Given finite-dimensional $k$-vector spaces $V$ and $W$ with a surjective linear transformation $T : V \to W,$ by the First Isomorphism Theorem, there exists a unique linear transformation $S : V / \ker T \to W$ such that $T = S \circ P,$ where $P : V \to V / \ker (T)$ is the canonical surjection defined by $P(v) = v + \ker T.$ Consequently, your intuition is essentially correct; however, it is not technically true that $U = V / \ker T.$
We will need to do things in a slightly different order than your proof, but we will ultimately establish that $V = U \oplus \ker T$ so that $U$ can be identified (by the First Isomorphism Theorem) with the quotient space $V / \ker T.$ Recall that any linearly independent set of fewer than $\dim V = n$ vectors can be extended to a basis for $V.$ Consequently, we may extend a basis $\{v_{m + 1}, \dots, v_n \}$ of $\ker T$ to a basis $\{v_1, \dots, v_m, v_{m + 1}, \dots, v_n \}$ of $V,$ where we denote $\dim W = m.$ We may define (as you have) the subspace $U = \operatorname{span}_k \{v_1, \dots, v_m \}.$ We claim that $T(U) = W$ so that $T|_U : U \to W$ is surjective and therefore an isomorphism. Given any vector $w$ in $W,$ there exists a vector $v$ in $V$ such that $T(v) = w$ by hypothesis that $T$ is surjective. Using our basis, we may write $v = a_1 v_1 + \cdots + a_m v_m + a_{m + 1} v_{m + 1} + \cdots + a_n v_n,$ from which it follows that $$\begin{align} w = T(v) &= T(a_1 v_1 + \cdots + a_m v_m + a_{m + 1} v_{m + 1} + \cdots + a_n v_n) \\ \\ &= T(a_1 v_1 + \cdots + a_m v_m) + a_{m + 1} T(v_{m + 1}) + \cdots + a_n T(v_n) \\ \\ &= T(a_1 v_1 + \cdots + a_m v_m) \end{align}$$ by hypothesis that $v_{m + 1}, \dots, v_n$ are basis elements for $\ker T.$ We have therefore that every vector $w$ of $W$ can be written as $T(u)$ for some vector $u$ in $U$ so that $T(U) = W,$ as desired.
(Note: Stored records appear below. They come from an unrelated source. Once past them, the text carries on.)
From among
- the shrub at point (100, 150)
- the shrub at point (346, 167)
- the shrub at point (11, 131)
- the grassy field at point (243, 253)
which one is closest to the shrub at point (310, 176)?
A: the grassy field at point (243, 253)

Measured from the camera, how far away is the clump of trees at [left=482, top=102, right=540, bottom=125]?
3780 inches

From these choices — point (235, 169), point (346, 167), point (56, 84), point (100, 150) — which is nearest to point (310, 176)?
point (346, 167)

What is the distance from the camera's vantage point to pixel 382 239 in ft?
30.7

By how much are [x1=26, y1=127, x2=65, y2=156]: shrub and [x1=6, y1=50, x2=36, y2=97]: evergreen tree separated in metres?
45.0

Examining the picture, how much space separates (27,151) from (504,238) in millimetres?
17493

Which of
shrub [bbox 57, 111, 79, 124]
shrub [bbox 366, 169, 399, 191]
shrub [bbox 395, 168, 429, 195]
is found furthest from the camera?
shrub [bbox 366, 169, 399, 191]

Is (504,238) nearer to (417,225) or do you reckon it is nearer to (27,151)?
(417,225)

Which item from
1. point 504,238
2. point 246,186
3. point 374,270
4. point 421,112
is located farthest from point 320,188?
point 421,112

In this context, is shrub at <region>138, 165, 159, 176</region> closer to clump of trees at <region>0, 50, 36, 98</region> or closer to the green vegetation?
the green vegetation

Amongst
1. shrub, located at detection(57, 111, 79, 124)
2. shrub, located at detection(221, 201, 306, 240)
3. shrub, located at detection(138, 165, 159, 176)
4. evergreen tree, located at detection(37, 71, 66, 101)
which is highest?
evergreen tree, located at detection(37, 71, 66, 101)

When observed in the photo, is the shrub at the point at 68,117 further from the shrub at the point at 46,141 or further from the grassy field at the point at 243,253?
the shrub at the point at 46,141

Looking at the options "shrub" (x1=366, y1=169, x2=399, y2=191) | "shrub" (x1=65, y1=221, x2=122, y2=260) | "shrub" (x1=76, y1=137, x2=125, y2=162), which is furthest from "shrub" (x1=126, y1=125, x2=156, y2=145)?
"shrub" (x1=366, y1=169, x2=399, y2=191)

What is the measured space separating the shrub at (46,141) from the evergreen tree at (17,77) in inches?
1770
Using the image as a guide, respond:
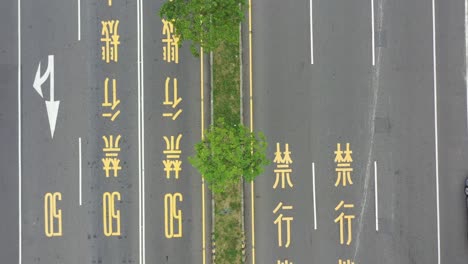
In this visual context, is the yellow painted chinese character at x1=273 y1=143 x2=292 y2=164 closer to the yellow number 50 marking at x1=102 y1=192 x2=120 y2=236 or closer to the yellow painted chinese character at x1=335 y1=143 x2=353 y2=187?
the yellow painted chinese character at x1=335 y1=143 x2=353 y2=187

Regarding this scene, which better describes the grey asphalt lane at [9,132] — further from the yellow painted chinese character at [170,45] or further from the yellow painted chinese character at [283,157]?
the yellow painted chinese character at [283,157]

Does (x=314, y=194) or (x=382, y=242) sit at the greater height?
Result: (x=314, y=194)

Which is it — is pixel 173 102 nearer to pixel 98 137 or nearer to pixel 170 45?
pixel 170 45

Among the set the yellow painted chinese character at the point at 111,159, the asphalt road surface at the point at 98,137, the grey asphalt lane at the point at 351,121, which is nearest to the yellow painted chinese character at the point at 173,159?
the asphalt road surface at the point at 98,137

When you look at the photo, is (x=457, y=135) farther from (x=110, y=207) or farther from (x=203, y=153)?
(x=110, y=207)

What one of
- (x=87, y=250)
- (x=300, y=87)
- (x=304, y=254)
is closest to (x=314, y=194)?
(x=304, y=254)

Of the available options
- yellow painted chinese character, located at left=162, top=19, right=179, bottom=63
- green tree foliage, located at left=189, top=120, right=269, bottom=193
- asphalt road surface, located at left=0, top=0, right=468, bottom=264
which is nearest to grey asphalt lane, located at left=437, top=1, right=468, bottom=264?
asphalt road surface, located at left=0, top=0, right=468, bottom=264
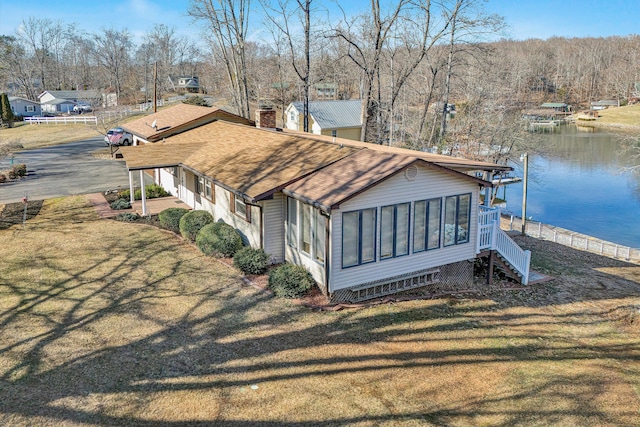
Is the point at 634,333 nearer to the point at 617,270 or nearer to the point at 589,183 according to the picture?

Last, in order to prove that $V = U \oplus \ker T,$ we must show two things: (1.) $V = U + \ker T$ and (2.) $U \cap \ker T = \{0\}.$ Considering that $\{v_1, \dots, v_m, v_{m + 1}, \dots, v_n \}$ is a basis for $V$ such that $\{v_1, \dots, v_m \}$ is a basis for $U$ and $\{v_{m + 1}, \dots, v_n \}$ is a basis for $\ker T,$ the first condition holds. Given a vector $v \in U \cap \ker T,$ we have that $v = a_1 v_1 + \cdots + a_m v_m$ and $v = a_{m + 1} v_{m + 1} + \cdots + a_n v_n,$ from which it follows that $$a_1 v_1 + \cdots + a_m v_m - a_{m + 1} v_{m + 1} - \cdots - a_n v_n = 0.$$ But this implies that $a_1 = \cdots = a_m = a_{m + 1} = \cdots = a_n = 0$ so that $v = 0,$ as desired.
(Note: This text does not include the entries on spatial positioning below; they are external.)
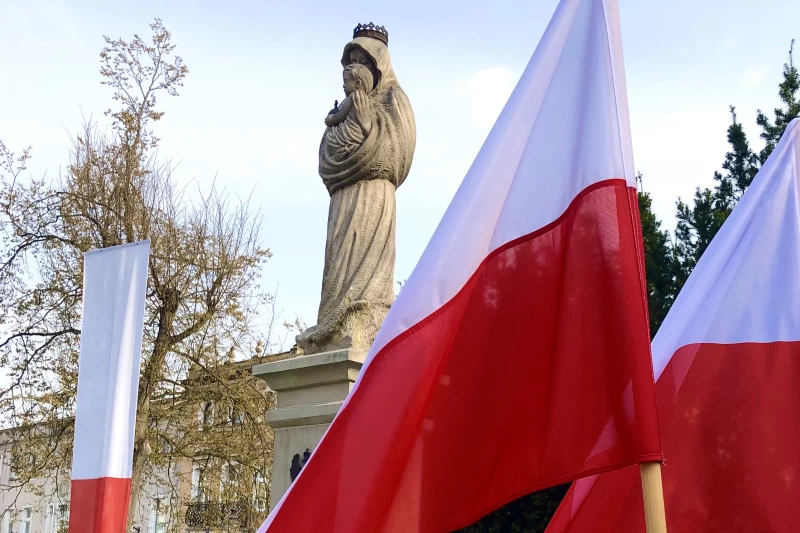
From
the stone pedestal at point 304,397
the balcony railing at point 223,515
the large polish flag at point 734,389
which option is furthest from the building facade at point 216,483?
the large polish flag at point 734,389

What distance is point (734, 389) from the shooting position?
3703 millimetres

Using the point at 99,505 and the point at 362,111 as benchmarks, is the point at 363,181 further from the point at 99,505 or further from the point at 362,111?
the point at 99,505

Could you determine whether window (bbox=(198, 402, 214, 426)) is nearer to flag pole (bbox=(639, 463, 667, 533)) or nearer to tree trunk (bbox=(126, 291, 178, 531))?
tree trunk (bbox=(126, 291, 178, 531))

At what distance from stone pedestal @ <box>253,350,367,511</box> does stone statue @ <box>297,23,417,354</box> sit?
0.25m

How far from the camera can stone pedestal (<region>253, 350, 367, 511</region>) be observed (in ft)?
22.0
Perhaps this means nothing to you at the moment, but this is a consequence of a more general notion: we say that a short exact sequence of $R$-modules $$0 \to L \xrightarrow \varphi M \xrightarrow \psi N \to 0$$ splits if there exists an isomorphism $\gamma : M \to L \oplus N$ such that $\gamma \circ \varphi : L \to L \oplus N$ is the inclusion map and $\psi \circ \gamma^{-1} : L \oplus N \to N$ is the canonical surjection into the second coordinate. Given that $R = k$ is a field, we refer to an $R$-module (or a $k$-module, as it were) as a $k$-vector space. Every $k$-vector space is free as an $R$-module, and every free $R$-module is projective. Every short exact sequence of $R$-modules that ends with a projective $R$-module splits. By the First Isomorphism Theorem, we obtain the short exact sequence $$0 \to \ker T \xrightarrow i V \xrightarrow T W \to 0,$$ where $i : \ker T \to V$ is the inclusion map. By identifying $W$ and $V / \ker T,$ we obtain the short exact sequence $$0 \to \ker T \xrightarrow i V \xrightarrow P \frac V {\ker T} \to 0.$$ Ultimately, this is all to say that this behavior you intuitively detected is predictable and always works.